> Extrait du texte:

___

Michael Kohlhass, Arnaud des Pallières, 2013
« Ceci n’est pas le récit d’un engloutissement. C’est une errance. Une longue quête inutile. Ceci est l’histoire d’une ombre. »
Proche de Muriel Pic pour la pensée du montage, la passion pour l’Allemagne, la conscience des enjeux de la langue, et l’analyse transversale – rien de pontifiant – des problématiques les plus contemporaines/politiques, la poétesse, romancière, traductrice et chercheuse Lucie Taïeb est une autrice passionnante.
Enquêtant en ex-Allemagne de l’Est sur la destruction de villages au profit des industriels de la mine, l’auteur de Les Echappées (L’Ogre, 2019) découvre des fantômes.
Celui d’une mère partie bien trop tôt, de militants clandestins, de résistants ordinaires refusant qu’on les transforme totalement en spectres, d’une sécheresse interminable.
Qu’y a-t-il dans une terre retournée, puisqu’il semblerait que l’indépendance énergétique du pays nécessite de déranger la tranquillité des royaumes souterrains et de leurs habitants ?
Qu’y a-t-il dans une livre ?
Qu’y a-t-il dans une vie ?
Lucie Taiëb rencontre des témoins, observe des paysages dévastés, s’interroge sur l’attachement quoi qu’il en coûte à un lieu.
Il y a les derniers des Mohicans de l’anthropocène, et, quelquefois, des écrivains qui leur parlent, meurtris, troués, percés par leurs propres flèches intimes.
La mer intérieure pourrait être un journal de bord, mais c’est d’abord une autobiographie indirecte.
Quelquefois, la prose se fait poésie, ou versets libres, les variations de style épousant les flux de conscience de l’écrivaine.

___

> Consignes:
a: Reformulez sous forme de liste le paragraphe de la chronique qui commence par « Proche de Muriel Pic », en gardant ses faits principaux.
b: Prolongez la chronique sur La mer intérieure à partir de sa dernière phrase.
Les items n'ont aucun lien avec la chronique.

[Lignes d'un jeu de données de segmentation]
___

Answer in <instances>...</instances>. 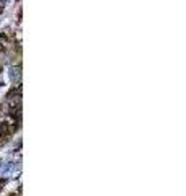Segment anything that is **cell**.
I'll use <instances>...</instances> for the list:
<instances>
[{"label":"cell","mask_w":186,"mask_h":196,"mask_svg":"<svg viewBox=\"0 0 186 196\" xmlns=\"http://www.w3.org/2000/svg\"><path fill=\"white\" fill-rule=\"evenodd\" d=\"M2 49H4V46H2V44H0V53H2Z\"/></svg>","instance_id":"cell-1"}]
</instances>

___

> Réponses aux consignes:
a:
- Lucie Taïeb est poétesse, romancière, traductrice et chercheuse, et une autrice passionnante.
- Elle est proche de Muriel Pic par la pensée du montage.
- Elle partage aussi avec elle la passion pour l'Allemagne et la conscience des enjeux de la langue.
- Elle en est enfin proche par une analyse transversale, sans rien de pontifiant, des problématiques les plus contemporaines et politiques.

b:
On masquera bientôt le forfait de la terre et des habitats saccagés par la promotion d’un lac artificiel sur le lieu même d’exercice de la violence extractiviste rendant les sols durablement infertiles.
Maintenant, la mine a fermé, il faut penser à reconvertir le site.
Des enfants jouent dans un cratère, la mémoire se perd, persiste, insiste, déchire les cœurs.
Nous sommes sur les rives d’un lac pour l’instant encore à l’état de projet de l’est de Cottbus (Der Cottbusser Otsee), dans la région de la Lusace, située dans le Brandebourg.
On remplacera l’amertume et la colère par des sports nautiques, ce sera eine Spitzenregion (une région top).
« Que ferez-vous de votre colère, lorsque vous aurez perdu votre maison, votre jardin, vos étangs, vos vergers ? Comment ravalerez-vus le dépit, le sentiment d’avoir été joués, la conscience de ne compter pour rien dans les logiques comptables ? Comment accepterez-vous d’être quantité négligeable, qu’on déplace, ici ou là, qu’on dédommage de quelques pièces, qui n’a pas son mot à dire ? Comment vivez-vous après le mépris, avec le mépris ? Suffit-il de répondrez « nous n’oublierons pas » ? Et si cela ne suffit pas : quoi faire ? »
La voyageuse en quête d’un paysage effacé (sous-titre du livre) écrit encore : « Lacoma. Morne lac. / Je ne sais pas ce qu’est un lac (mais ce n’est pas cela). / Je ne sais pas ce qu’est un sol (mais ce n’est pas cela). / Je ne sais pas ce que je vois : il faut écrire. »
Ecrire pour comprendre, pour établir quelques points de vérité, pour lutter contre la déréalisation en prenant appui sur la géographie, la parole des personnes interrogées, les archives, et parce que l’irrémédiable existe, cette béance sur laquelle s’adosse la littérature.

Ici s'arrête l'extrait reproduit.